Were this view divorced from the front office, you could pin this entirely on the coach. But the spine of the very group that drafted him is still in place, sans Colangelo, and they were content to decline Korkmaz's extremely cheap option for next season in order to scrape together more funds for next summer. With the Sixers unable to get to a full max anyway, what's more valuable, another couple million in space, or a rotation player who can shoot and handle for under three million dollars a year?
Korkmaz had a nice night as a starter on Wednesday, putting up 18 points and six assists in a solid effort. The sad thing is, it's hard to look at him playing well without mentioning the Sixers may have botched his situation already. And that makes it harder to believe they will nail the corresponding moves they need to make in order to best surround Embiid, Butler, and Simmons with talent.
How do you balance the needs (and wants) of their two young talents?
Put it this way — Jimmy Butler is not the guy Joel Embiid would be asked to create floor spacing for. It helps any player to have spacing, but if you asked Butler to shoot from a phone booth he could find a pocket of space to shoot from without an elbow grazing the pound sign.
Embiid was dominating the game in the first half. With 23 points and 13 rebounds at halftime, it looked like a night where Embiid would drag them to a win in spite of their poor bench.
But he barely had that chance in the second half. Embiid took just three shots in the second half, and the team's overall strategy did not seem to make a whole lot of sense, during or after the game.
Ben Simmons made an interesting comment to reporters in the locker room, though as a disclaimer, I was not there because the Sixers had the genius idea of making him available at the exact same time Brett Brown was speaking in the presser area:
Some took this as a shot at Embiid, but I have no way to interpret it without being there to hear tone, the line of questioning, etc. What I think is more relevant here is comparing it against how the actual game played out, because it was Simmons who was stepping on toes with his positioning throughout the game.
These are just a couple examples, but watch as Simmons tries to post up under the rim with Embiid already trying to establish position himself near or in the paint:
You can even see Simmons show some frustration in the first clip, waving his hand as he walks away after the foul call. Interpret that how you wish.
Taking initiative and fighting to be involved in the offense is a good thing. And on plays where Embiid struggled to establish position, Simmons read them well and took advantage of the space Brooklyn left open in the paint.

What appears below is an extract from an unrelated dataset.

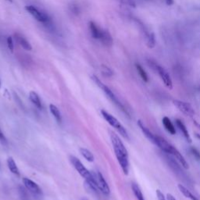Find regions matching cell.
<instances>
[{"mask_svg": "<svg viewBox=\"0 0 200 200\" xmlns=\"http://www.w3.org/2000/svg\"><path fill=\"white\" fill-rule=\"evenodd\" d=\"M119 1L121 2H122V3L125 4V5L135 7V6H136V4H135V2H134V0H119Z\"/></svg>", "mask_w": 200, "mask_h": 200, "instance_id": "cb8c5ba5", "label": "cell"}, {"mask_svg": "<svg viewBox=\"0 0 200 200\" xmlns=\"http://www.w3.org/2000/svg\"><path fill=\"white\" fill-rule=\"evenodd\" d=\"M81 200H88V199H87L86 198H81Z\"/></svg>", "mask_w": 200, "mask_h": 200, "instance_id": "4dcf8cb0", "label": "cell"}, {"mask_svg": "<svg viewBox=\"0 0 200 200\" xmlns=\"http://www.w3.org/2000/svg\"><path fill=\"white\" fill-rule=\"evenodd\" d=\"M93 174H94L95 178H96V182H97L99 191L106 195H109V193H110V189H109V185H108L106 181L105 180L103 174L100 172H99V171L96 173H93Z\"/></svg>", "mask_w": 200, "mask_h": 200, "instance_id": "ba28073f", "label": "cell"}, {"mask_svg": "<svg viewBox=\"0 0 200 200\" xmlns=\"http://www.w3.org/2000/svg\"><path fill=\"white\" fill-rule=\"evenodd\" d=\"M110 139L113 148L114 153L117 159L118 163L124 174L127 175L129 173V159L128 152L124 146V142L115 132H110Z\"/></svg>", "mask_w": 200, "mask_h": 200, "instance_id": "6da1fadb", "label": "cell"}, {"mask_svg": "<svg viewBox=\"0 0 200 200\" xmlns=\"http://www.w3.org/2000/svg\"><path fill=\"white\" fill-rule=\"evenodd\" d=\"M101 114H102V116L103 117V118L107 121L108 124H109V125L112 126L113 128H115V129H116L117 131L118 132H119L120 134L124 138L129 139V134H128V133H127L126 128L122 125V124H121V123L120 122L116 117H114L113 115H111L110 113L106 112V111L104 110V109H102Z\"/></svg>", "mask_w": 200, "mask_h": 200, "instance_id": "3957f363", "label": "cell"}, {"mask_svg": "<svg viewBox=\"0 0 200 200\" xmlns=\"http://www.w3.org/2000/svg\"><path fill=\"white\" fill-rule=\"evenodd\" d=\"M6 1H8V2H13V0H6Z\"/></svg>", "mask_w": 200, "mask_h": 200, "instance_id": "1f68e13d", "label": "cell"}, {"mask_svg": "<svg viewBox=\"0 0 200 200\" xmlns=\"http://www.w3.org/2000/svg\"><path fill=\"white\" fill-rule=\"evenodd\" d=\"M25 9L38 22H41V23L48 25V26H51L52 25L51 18L45 13L39 10L34 6H27Z\"/></svg>", "mask_w": 200, "mask_h": 200, "instance_id": "5b68a950", "label": "cell"}, {"mask_svg": "<svg viewBox=\"0 0 200 200\" xmlns=\"http://www.w3.org/2000/svg\"><path fill=\"white\" fill-rule=\"evenodd\" d=\"M14 36H15L17 43H18L22 48L24 49L25 50H28V51H31V50L32 49V45H31L30 42H29L23 35H21L20 34L17 33L14 35Z\"/></svg>", "mask_w": 200, "mask_h": 200, "instance_id": "4fadbf2b", "label": "cell"}, {"mask_svg": "<svg viewBox=\"0 0 200 200\" xmlns=\"http://www.w3.org/2000/svg\"><path fill=\"white\" fill-rule=\"evenodd\" d=\"M138 127H140V129L142 130V133L144 134V135L152 142V144H155V139H156V134H154L150 130L146 127V125L144 124V123L142 122V121H138Z\"/></svg>", "mask_w": 200, "mask_h": 200, "instance_id": "30bf717a", "label": "cell"}, {"mask_svg": "<svg viewBox=\"0 0 200 200\" xmlns=\"http://www.w3.org/2000/svg\"><path fill=\"white\" fill-rule=\"evenodd\" d=\"M148 64H149L155 72H157V74H159L160 78H161L164 84H165V86L167 87V88H170V89H172V80H171V78H170L168 72H167L163 66H161L160 65L158 64L156 62L153 61V60H148Z\"/></svg>", "mask_w": 200, "mask_h": 200, "instance_id": "277c9868", "label": "cell"}, {"mask_svg": "<svg viewBox=\"0 0 200 200\" xmlns=\"http://www.w3.org/2000/svg\"><path fill=\"white\" fill-rule=\"evenodd\" d=\"M0 140L2 141V142H6V137L4 136L3 133L1 131V130H0Z\"/></svg>", "mask_w": 200, "mask_h": 200, "instance_id": "83f0119b", "label": "cell"}, {"mask_svg": "<svg viewBox=\"0 0 200 200\" xmlns=\"http://www.w3.org/2000/svg\"><path fill=\"white\" fill-rule=\"evenodd\" d=\"M177 187H178V189L180 190V192H181V193L183 194L186 198H189V199L191 200H198V198H197L195 195H194L193 194H192V192L187 189V188L185 187L183 185H181V184H178Z\"/></svg>", "mask_w": 200, "mask_h": 200, "instance_id": "ac0fdd59", "label": "cell"}, {"mask_svg": "<svg viewBox=\"0 0 200 200\" xmlns=\"http://www.w3.org/2000/svg\"><path fill=\"white\" fill-rule=\"evenodd\" d=\"M91 79L94 81V82L97 84L99 88H101V89L104 91L105 94L107 96V97L109 98L111 101H112L114 104L116 105V106H117V107L119 108L121 111H123V112H124V113L127 114V115H129V114H128V113H127V111L126 110V109H125V107L124 106V105L121 103V101H120L119 99H118V98L117 97L116 95L113 92V91L109 88V87H107L106 84H103V83L102 82V81H100V80L97 78V77L95 76V75H92V76H91Z\"/></svg>", "mask_w": 200, "mask_h": 200, "instance_id": "7a4b0ae2", "label": "cell"}, {"mask_svg": "<svg viewBox=\"0 0 200 200\" xmlns=\"http://www.w3.org/2000/svg\"><path fill=\"white\" fill-rule=\"evenodd\" d=\"M7 45H8V48L10 49V51L13 52V49H14V45H13V41L12 37H8V38H7Z\"/></svg>", "mask_w": 200, "mask_h": 200, "instance_id": "d4e9b609", "label": "cell"}, {"mask_svg": "<svg viewBox=\"0 0 200 200\" xmlns=\"http://www.w3.org/2000/svg\"><path fill=\"white\" fill-rule=\"evenodd\" d=\"M175 123L177 128H178V129L180 130L181 132L182 133V134H183V136L185 137V138L187 140V142H189V143H191V142H192V138H191L189 131H188V128L186 127V126L185 125V124H184V123L179 119H176Z\"/></svg>", "mask_w": 200, "mask_h": 200, "instance_id": "7c38bea8", "label": "cell"}, {"mask_svg": "<svg viewBox=\"0 0 200 200\" xmlns=\"http://www.w3.org/2000/svg\"><path fill=\"white\" fill-rule=\"evenodd\" d=\"M155 194H156V196H157V198H158V200H167V197L164 196V193H163L160 190H156Z\"/></svg>", "mask_w": 200, "mask_h": 200, "instance_id": "484cf974", "label": "cell"}, {"mask_svg": "<svg viewBox=\"0 0 200 200\" xmlns=\"http://www.w3.org/2000/svg\"><path fill=\"white\" fill-rule=\"evenodd\" d=\"M99 39L100 40L102 44L103 45H105V46L109 47L113 43V40L112 36L109 33V32H107L106 30H101L100 36H99Z\"/></svg>", "mask_w": 200, "mask_h": 200, "instance_id": "8fae6325", "label": "cell"}, {"mask_svg": "<svg viewBox=\"0 0 200 200\" xmlns=\"http://www.w3.org/2000/svg\"><path fill=\"white\" fill-rule=\"evenodd\" d=\"M49 110L50 113H52V115L53 116V117L56 119V122L58 124H61L62 123V115L60 113V109L57 108V106H55L53 104L49 105Z\"/></svg>", "mask_w": 200, "mask_h": 200, "instance_id": "2e32d148", "label": "cell"}, {"mask_svg": "<svg viewBox=\"0 0 200 200\" xmlns=\"http://www.w3.org/2000/svg\"><path fill=\"white\" fill-rule=\"evenodd\" d=\"M0 88H1V81H0Z\"/></svg>", "mask_w": 200, "mask_h": 200, "instance_id": "d6a6232c", "label": "cell"}, {"mask_svg": "<svg viewBox=\"0 0 200 200\" xmlns=\"http://www.w3.org/2000/svg\"><path fill=\"white\" fill-rule=\"evenodd\" d=\"M23 183L24 187L26 188L27 190H28L31 193H32L35 195H42V191L41 188L37 185L35 181H32L31 179L24 177L23 178Z\"/></svg>", "mask_w": 200, "mask_h": 200, "instance_id": "9c48e42d", "label": "cell"}, {"mask_svg": "<svg viewBox=\"0 0 200 200\" xmlns=\"http://www.w3.org/2000/svg\"><path fill=\"white\" fill-rule=\"evenodd\" d=\"M29 99H30L31 102H32L38 109H41V108H42V104H41L39 96H38L35 91H30V93H29Z\"/></svg>", "mask_w": 200, "mask_h": 200, "instance_id": "e0dca14e", "label": "cell"}, {"mask_svg": "<svg viewBox=\"0 0 200 200\" xmlns=\"http://www.w3.org/2000/svg\"><path fill=\"white\" fill-rule=\"evenodd\" d=\"M167 200H177V198H176L173 195L168 193L167 195Z\"/></svg>", "mask_w": 200, "mask_h": 200, "instance_id": "f1b7e54d", "label": "cell"}, {"mask_svg": "<svg viewBox=\"0 0 200 200\" xmlns=\"http://www.w3.org/2000/svg\"><path fill=\"white\" fill-rule=\"evenodd\" d=\"M136 69H137L139 75H140V77L142 78V79L144 81H146V82H148V81H149V77H148L147 73H146V70L143 69V67H142L140 64H136Z\"/></svg>", "mask_w": 200, "mask_h": 200, "instance_id": "7402d4cb", "label": "cell"}, {"mask_svg": "<svg viewBox=\"0 0 200 200\" xmlns=\"http://www.w3.org/2000/svg\"><path fill=\"white\" fill-rule=\"evenodd\" d=\"M162 123L164 124V127L167 131L168 133H170V134H176V128L174 127V124L172 123V121H170V119L167 117H164L162 120Z\"/></svg>", "mask_w": 200, "mask_h": 200, "instance_id": "5bb4252c", "label": "cell"}, {"mask_svg": "<svg viewBox=\"0 0 200 200\" xmlns=\"http://www.w3.org/2000/svg\"><path fill=\"white\" fill-rule=\"evenodd\" d=\"M135 21L136 23H138V25L140 27L142 33L144 34L145 38H146V44H147L148 46H149V48H153L155 45V39L153 34H152V32H149V30L146 28V25L142 23V21H140L138 19H135Z\"/></svg>", "mask_w": 200, "mask_h": 200, "instance_id": "52a82bcc", "label": "cell"}, {"mask_svg": "<svg viewBox=\"0 0 200 200\" xmlns=\"http://www.w3.org/2000/svg\"><path fill=\"white\" fill-rule=\"evenodd\" d=\"M100 71H101L102 74L103 76L106 77V78H109V77H112L113 75V71L112 70V69L108 67L106 65H101V66H100Z\"/></svg>", "mask_w": 200, "mask_h": 200, "instance_id": "603a6c76", "label": "cell"}, {"mask_svg": "<svg viewBox=\"0 0 200 200\" xmlns=\"http://www.w3.org/2000/svg\"><path fill=\"white\" fill-rule=\"evenodd\" d=\"M195 136H196L197 138H198L200 140V134H195Z\"/></svg>", "mask_w": 200, "mask_h": 200, "instance_id": "f546056e", "label": "cell"}, {"mask_svg": "<svg viewBox=\"0 0 200 200\" xmlns=\"http://www.w3.org/2000/svg\"><path fill=\"white\" fill-rule=\"evenodd\" d=\"M191 152H192V153L193 154V155L195 158H197L198 160H200V152L195 148H191Z\"/></svg>", "mask_w": 200, "mask_h": 200, "instance_id": "4316f807", "label": "cell"}, {"mask_svg": "<svg viewBox=\"0 0 200 200\" xmlns=\"http://www.w3.org/2000/svg\"><path fill=\"white\" fill-rule=\"evenodd\" d=\"M80 153L81 154L84 159L86 160L88 162H93L95 160V156L92 154V152H90L88 149H85V148H80L79 149Z\"/></svg>", "mask_w": 200, "mask_h": 200, "instance_id": "ffe728a7", "label": "cell"}, {"mask_svg": "<svg viewBox=\"0 0 200 200\" xmlns=\"http://www.w3.org/2000/svg\"><path fill=\"white\" fill-rule=\"evenodd\" d=\"M88 27H89V30L90 32H91V36H92L95 39H99V36H100V32H101V30L99 29V27H98L93 21L89 22Z\"/></svg>", "mask_w": 200, "mask_h": 200, "instance_id": "d6986e66", "label": "cell"}, {"mask_svg": "<svg viewBox=\"0 0 200 200\" xmlns=\"http://www.w3.org/2000/svg\"><path fill=\"white\" fill-rule=\"evenodd\" d=\"M131 189H132V192L134 193V196L136 197L138 200H145L144 195L142 194V190L139 188L138 185L135 183L131 184Z\"/></svg>", "mask_w": 200, "mask_h": 200, "instance_id": "44dd1931", "label": "cell"}, {"mask_svg": "<svg viewBox=\"0 0 200 200\" xmlns=\"http://www.w3.org/2000/svg\"><path fill=\"white\" fill-rule=\"evenodd\" d=\"M7 166H8L9 170L11 171L12 174H15L16 176H20V170H19L14 160L13 159V157H9L7 159Z\"/></svg>", "mask_w": 200, "mask_h": 200, "instance_id": "9a60e30c", "label": "cell"}, {"mask_svg": "<svg viewBox=\"0 0 200 200\" xmlns=\"http://www.w3.org/2000/svg\"><path fill=\"white\" fill-rule=\"evenodd\" d=\"M173 103L176 106V108L179 109V111H181L186 116L193 117L195 115V109L192 107V105L189 104V103L176 99V100H173Z\"/></svg>", "mask_w": 200, "mask_h": 200, "instance_id": "8992f818", "label": "cell"}]
</instances>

But I thought it was curious that the Sixers tried to force feed Simmons in the post in the games final minutes, given how well Embiid played. They had back-to-back turnovers on Korkmaz passes to Simmons in the closing minutes, and those possessions effectively ended the game.
This dynamic is going to be a problem as long as Simmons is not an effective jumpshooter. If his only ability to tilt the game off-ball is to try to play as he did at LSU, the Sixers are in a tough spot. Go away from either Simmons or Embiid too much on offense, and they're liable to start drifting on defense.
Teams better than the Nets are going to exploit these ill-fitting parts. And so their inability to best a below-average team makes all the sense in the world. The bigger concern is that without a major trade, it's even more problematic against the teams at the top of the East.
I asked Brown after the game whether their Brooklyn struggles (specifically on defense) amplified the concerns they have against teams like Toronto and Boston, and his immediate response says it all.
"Yes, it does," said Brown. "Yes, it does."